En outre, les partenaires s'inquiètent du « flou », tant sur la méthode que sur le périmètre, avec des négociations mêlant privé, public, agriculteurs, indépendants... « On mélange tout », s'agace Frédéric Souillot (FO), qui craint qu'à la fin, « on nous dise que le déficit est de 55 milliards d'euros », comme le répète François Bayrou, pour mieux « lorgner une fois de plus sur les réserves de l'Agirc-Arrco (régime de retraites complémentaires) ».
Mais cela ne semble pas être l'option retenue par la Cour des comptes. Son président, Pierre Moscovici, a fait savoir que les chiffres seraient « un peu moins bons que ceux » du Conseil d'orientation des retraites (COR), l'organisme chargé des estimations officielles. Lequel évoque plutôt un déficit de 10 à 15 milliards en 2030, loin du chiffre du Premier ministre, dont la position est minoritaire chez les économistes et experts.
« Le Premier ministre s'est complètement trompé sur l'histoire du déficit caché », tacle Denis Gravouil, secrétaire confédéral de la CGT, interrogé dimanche sur BFMTV. « Le problème n'est pas l'âge de départ, le problème ce sont les recettes », ajoute-t-il, estimant par exemple qu'instaurer « l'égalité des salaires entre les femmes et les hommes (...) rapporterait 6 milliards d'euros aux caisses de retraite ».
Le mirage d'un compromis
Le patronat avance aussi ses propositions (gouvernance, capitalisation, etc.) et refuse mordicus toute mesure qui entraînerait une augmentation de sa contribution.
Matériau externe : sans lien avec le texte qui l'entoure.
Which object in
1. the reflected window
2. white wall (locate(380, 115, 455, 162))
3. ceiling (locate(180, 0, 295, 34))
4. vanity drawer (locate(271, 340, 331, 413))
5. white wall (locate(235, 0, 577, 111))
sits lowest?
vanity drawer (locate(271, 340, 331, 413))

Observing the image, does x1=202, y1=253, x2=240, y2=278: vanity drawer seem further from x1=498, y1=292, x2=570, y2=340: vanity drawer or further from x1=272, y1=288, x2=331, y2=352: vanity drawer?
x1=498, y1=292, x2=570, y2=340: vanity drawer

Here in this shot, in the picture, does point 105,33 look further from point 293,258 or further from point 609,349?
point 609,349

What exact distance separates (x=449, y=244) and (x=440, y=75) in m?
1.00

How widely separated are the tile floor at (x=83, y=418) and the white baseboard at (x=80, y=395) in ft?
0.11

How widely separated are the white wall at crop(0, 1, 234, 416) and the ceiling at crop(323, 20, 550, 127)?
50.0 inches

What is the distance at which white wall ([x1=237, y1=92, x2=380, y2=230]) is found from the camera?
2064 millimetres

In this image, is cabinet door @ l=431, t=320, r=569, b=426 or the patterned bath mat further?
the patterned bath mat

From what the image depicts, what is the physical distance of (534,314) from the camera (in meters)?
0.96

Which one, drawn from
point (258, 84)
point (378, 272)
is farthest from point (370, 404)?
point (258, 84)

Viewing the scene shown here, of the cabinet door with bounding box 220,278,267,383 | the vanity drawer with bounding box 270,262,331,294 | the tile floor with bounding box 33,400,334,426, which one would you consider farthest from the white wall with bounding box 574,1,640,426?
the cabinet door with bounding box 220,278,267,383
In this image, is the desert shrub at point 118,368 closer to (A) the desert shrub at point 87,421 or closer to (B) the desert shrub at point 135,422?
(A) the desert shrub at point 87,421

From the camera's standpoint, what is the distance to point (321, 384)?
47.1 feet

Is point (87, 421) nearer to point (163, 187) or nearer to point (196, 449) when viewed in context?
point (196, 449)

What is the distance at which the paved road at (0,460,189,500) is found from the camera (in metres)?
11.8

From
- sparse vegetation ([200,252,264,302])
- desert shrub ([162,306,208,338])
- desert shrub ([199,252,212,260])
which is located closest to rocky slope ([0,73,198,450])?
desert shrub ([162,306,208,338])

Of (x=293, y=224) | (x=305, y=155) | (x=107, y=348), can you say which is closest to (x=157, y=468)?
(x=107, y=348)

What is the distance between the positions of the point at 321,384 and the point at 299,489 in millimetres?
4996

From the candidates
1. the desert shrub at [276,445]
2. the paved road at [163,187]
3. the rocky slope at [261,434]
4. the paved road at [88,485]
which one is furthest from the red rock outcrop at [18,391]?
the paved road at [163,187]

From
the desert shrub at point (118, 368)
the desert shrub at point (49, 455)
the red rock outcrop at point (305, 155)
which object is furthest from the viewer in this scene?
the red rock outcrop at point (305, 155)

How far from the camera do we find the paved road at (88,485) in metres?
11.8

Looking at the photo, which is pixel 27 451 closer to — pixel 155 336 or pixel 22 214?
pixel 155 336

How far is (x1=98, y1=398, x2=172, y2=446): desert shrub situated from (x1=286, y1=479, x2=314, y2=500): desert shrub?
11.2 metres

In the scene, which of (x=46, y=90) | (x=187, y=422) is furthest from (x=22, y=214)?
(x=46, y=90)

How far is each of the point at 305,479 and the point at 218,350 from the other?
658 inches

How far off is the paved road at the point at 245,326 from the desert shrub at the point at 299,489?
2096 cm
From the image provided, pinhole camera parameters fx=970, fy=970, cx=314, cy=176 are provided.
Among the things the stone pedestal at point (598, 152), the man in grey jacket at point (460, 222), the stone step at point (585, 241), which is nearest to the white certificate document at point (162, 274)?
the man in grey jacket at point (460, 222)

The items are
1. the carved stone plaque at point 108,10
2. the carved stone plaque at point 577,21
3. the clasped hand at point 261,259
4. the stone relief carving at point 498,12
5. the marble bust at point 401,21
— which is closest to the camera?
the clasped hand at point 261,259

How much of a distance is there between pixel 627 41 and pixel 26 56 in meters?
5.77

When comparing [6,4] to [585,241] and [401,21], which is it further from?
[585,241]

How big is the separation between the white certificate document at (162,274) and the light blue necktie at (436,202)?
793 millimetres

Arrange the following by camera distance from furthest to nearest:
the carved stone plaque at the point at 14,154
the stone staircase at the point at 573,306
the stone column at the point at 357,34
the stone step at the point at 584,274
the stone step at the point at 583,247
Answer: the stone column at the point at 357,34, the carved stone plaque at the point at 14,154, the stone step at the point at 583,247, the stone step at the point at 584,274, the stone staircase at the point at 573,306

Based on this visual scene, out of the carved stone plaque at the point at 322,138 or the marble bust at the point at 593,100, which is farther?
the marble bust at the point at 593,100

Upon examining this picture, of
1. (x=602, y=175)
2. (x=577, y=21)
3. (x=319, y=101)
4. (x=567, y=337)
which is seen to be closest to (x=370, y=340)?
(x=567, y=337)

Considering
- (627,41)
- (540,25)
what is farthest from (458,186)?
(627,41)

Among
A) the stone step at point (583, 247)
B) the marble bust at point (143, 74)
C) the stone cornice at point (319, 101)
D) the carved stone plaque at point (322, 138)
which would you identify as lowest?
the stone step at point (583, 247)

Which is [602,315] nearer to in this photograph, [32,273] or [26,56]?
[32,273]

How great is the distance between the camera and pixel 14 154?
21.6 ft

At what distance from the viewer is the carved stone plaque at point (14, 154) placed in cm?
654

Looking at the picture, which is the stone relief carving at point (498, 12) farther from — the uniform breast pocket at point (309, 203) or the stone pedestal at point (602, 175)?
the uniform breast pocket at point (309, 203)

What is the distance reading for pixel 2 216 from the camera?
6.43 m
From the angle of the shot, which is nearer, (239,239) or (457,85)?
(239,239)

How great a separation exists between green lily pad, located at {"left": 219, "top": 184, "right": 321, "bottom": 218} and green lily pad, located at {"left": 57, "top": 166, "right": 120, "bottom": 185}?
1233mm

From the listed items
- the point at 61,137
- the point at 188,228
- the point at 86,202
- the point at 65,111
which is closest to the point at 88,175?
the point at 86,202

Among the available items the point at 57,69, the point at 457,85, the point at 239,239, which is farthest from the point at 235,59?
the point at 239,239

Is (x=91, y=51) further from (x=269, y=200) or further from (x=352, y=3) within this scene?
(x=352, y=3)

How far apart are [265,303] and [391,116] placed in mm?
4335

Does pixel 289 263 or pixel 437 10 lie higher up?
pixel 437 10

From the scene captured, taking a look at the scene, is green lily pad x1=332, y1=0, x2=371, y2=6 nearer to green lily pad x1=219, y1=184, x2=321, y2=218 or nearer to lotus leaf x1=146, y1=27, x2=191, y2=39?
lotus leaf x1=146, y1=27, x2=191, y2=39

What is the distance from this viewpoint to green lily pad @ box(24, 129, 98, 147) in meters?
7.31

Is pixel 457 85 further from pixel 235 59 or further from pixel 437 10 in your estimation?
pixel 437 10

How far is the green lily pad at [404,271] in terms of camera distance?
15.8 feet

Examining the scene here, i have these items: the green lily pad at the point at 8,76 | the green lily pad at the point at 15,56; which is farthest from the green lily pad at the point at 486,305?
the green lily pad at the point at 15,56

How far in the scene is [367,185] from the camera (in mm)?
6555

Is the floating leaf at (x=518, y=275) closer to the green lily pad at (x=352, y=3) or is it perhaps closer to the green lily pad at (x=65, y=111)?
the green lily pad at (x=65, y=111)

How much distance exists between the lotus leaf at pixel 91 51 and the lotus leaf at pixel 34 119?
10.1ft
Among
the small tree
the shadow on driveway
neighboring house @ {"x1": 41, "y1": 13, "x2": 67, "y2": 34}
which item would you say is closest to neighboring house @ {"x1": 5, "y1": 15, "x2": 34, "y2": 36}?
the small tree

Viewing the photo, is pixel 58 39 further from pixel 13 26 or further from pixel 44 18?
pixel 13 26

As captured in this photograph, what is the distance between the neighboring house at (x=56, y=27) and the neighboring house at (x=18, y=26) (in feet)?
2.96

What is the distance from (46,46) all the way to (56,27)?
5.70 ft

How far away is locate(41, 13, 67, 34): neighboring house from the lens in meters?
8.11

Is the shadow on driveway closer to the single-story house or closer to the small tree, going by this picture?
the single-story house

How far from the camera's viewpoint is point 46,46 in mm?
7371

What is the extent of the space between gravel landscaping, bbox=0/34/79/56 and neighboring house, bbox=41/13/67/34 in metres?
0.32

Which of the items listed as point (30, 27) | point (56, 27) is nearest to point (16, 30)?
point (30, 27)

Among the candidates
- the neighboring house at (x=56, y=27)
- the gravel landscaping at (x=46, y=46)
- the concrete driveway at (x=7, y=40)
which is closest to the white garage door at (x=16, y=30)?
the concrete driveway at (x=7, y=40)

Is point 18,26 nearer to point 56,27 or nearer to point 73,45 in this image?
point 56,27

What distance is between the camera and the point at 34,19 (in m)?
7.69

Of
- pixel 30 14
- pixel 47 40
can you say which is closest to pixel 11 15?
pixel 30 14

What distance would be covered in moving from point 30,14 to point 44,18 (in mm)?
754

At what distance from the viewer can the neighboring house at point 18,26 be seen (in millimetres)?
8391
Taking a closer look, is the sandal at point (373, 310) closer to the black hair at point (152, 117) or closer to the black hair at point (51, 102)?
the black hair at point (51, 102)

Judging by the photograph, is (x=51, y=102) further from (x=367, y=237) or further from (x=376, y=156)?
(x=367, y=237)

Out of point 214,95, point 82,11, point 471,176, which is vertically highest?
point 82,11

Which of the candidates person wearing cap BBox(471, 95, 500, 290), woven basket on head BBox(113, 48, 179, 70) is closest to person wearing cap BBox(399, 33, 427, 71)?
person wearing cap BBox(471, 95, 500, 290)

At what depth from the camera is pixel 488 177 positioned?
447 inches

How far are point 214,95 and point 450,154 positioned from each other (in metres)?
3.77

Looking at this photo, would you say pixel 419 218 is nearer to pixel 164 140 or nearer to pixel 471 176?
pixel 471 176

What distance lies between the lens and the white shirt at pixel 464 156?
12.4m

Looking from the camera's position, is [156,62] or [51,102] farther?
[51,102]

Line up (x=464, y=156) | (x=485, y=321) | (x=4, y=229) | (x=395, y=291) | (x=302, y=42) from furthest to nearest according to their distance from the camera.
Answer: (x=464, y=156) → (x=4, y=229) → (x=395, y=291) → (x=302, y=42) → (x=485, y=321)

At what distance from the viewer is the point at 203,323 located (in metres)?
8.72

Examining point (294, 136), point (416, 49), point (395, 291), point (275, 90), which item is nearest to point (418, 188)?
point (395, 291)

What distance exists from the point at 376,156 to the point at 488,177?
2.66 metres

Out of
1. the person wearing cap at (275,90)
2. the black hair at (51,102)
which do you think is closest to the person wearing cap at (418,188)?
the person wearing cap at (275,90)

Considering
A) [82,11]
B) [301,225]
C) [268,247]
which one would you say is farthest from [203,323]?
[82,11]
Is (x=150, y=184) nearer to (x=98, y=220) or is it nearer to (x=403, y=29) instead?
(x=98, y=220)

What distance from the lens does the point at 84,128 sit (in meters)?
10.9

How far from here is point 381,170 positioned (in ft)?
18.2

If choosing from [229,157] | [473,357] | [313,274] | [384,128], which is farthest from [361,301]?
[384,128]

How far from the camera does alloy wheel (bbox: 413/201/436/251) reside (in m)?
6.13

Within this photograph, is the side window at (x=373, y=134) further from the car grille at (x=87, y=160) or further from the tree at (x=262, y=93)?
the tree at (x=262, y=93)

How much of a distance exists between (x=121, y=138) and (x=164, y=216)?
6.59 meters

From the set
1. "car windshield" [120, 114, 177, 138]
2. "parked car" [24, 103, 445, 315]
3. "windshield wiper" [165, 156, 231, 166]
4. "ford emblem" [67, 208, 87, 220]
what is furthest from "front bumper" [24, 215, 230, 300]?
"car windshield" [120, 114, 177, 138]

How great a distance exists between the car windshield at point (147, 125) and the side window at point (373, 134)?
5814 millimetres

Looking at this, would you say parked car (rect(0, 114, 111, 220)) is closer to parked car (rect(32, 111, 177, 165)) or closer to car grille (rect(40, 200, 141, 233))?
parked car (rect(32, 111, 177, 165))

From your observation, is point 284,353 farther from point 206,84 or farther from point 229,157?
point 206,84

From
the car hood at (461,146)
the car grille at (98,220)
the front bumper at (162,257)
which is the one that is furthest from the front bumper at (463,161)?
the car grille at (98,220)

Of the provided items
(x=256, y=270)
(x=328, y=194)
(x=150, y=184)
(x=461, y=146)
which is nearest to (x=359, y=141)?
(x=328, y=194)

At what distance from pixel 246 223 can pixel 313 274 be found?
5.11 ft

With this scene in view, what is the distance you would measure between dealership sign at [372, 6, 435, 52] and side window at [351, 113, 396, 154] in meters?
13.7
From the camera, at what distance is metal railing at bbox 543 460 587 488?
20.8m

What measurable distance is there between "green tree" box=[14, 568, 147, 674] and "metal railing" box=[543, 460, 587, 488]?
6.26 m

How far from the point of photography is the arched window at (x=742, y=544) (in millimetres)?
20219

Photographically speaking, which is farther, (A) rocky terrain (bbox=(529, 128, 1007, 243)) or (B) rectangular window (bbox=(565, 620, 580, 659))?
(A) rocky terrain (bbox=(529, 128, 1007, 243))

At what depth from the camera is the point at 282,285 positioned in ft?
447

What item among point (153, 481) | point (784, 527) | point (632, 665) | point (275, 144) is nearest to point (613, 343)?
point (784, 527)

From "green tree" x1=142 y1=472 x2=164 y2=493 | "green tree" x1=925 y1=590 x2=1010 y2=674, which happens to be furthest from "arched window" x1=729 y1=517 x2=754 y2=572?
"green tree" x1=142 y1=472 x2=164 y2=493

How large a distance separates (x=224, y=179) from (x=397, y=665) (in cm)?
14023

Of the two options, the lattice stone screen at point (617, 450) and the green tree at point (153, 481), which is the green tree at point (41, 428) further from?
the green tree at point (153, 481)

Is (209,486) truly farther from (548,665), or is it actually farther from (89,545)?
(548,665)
Ainsi, le président de la Confédération des petites et moyennes entreprises (CPME), Amir Reza-Tofighi, a proposé que les salariés travaillent trois jours fériés par an, et mettent le salaire correspondant sur un compte en vue de leur retraite.
Le président du Medef, Patrick Martin, prône la contribution de certains retraités au financement de la protection sociale. « A partir du moment où les retraités sont ceux qui votent le plus et qu'ils sont de plus en plus nombreux, un certain nombre de propositions sont des suicides », remarque toutefois un parlementaire, issu du bloc central.
Dans ce contexte, comment arrive-t-on à des compromis ? « On n'y arrivera pas », prédit M. Souillot. « Les voies de passage sont très étroites », admet la leader de la CFDT, Marylise Léon, dans la Tribune Dimanche. Les débats pourraient se prolonger au-delà des trois mois annoncés, selon le gouvernement. Un possible délai supplémentaire qui fait sourire un syndicaliste : « On a bien compris que les partenaires sociaux avaient en main la durée de vie du gouvernement ».